(Required action) Word for word, restate each of the records below.

(Stored data)

BEGIN

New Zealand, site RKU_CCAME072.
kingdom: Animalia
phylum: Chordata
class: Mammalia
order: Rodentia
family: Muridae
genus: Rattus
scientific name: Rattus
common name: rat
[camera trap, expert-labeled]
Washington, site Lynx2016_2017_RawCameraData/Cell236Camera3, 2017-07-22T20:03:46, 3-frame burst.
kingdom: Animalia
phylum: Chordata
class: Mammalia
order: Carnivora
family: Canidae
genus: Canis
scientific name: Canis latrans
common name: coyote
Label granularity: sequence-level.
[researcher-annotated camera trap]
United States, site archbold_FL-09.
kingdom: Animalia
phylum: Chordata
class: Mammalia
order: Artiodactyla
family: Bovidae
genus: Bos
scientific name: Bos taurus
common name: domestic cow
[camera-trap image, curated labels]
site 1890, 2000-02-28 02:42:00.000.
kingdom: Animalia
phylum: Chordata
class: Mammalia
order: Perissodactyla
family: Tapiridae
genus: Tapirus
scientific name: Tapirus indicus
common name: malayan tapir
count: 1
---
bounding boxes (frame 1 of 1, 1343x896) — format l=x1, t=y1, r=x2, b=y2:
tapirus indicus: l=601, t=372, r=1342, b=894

END

(Exercise answer)
New Zealand, site RKU_CCAME072.
kingdom: Animalia
phylum: Chordata
class: Mammalia
order: Rodentia
family: Muridae
genus: Rattus
scientific name: Rattus
common name: rat
[camera trap, expert-labeled]
Washington, site Lynx2016_2017_RawCameraData/Cell236Camera3, 2017-07-22T20:03:46, 3-frame burst.
kingdom: Animalia
phylum: Chordata
class: Mammalia
order: Carnivora
family: Canidae
genus: Canis
scientific name: Canis latrans
common name: coyote
Label granularity: sequence-level.
[researcher-annotated camera trap]
United States, site archbold_FL-09.
kingdom: Animalia
phylum: Chordata
class: Mammalia
order: Artiodactyla
family: Bovidae
genus: Bos
scientific name: Bos taurus
common name: domestic cow
[camera-trap image, curated labels]
site 1890, 2000-02-28 02:42:00.000.
kingdom: Animalia
phylum: Chordata
class: Mammalia
order: Perissodactyla
family: Tapiridae
genus: Tapirus
scientific name: Tapirus indicus
common name: malayan tapir
count: 1
---
bounding boxes (frame 1 of 1, 1343x896) — format l=x1, t=y1, r=x2, b=y2:
tapirus indicus: l=601, t=372, r=1342, b=894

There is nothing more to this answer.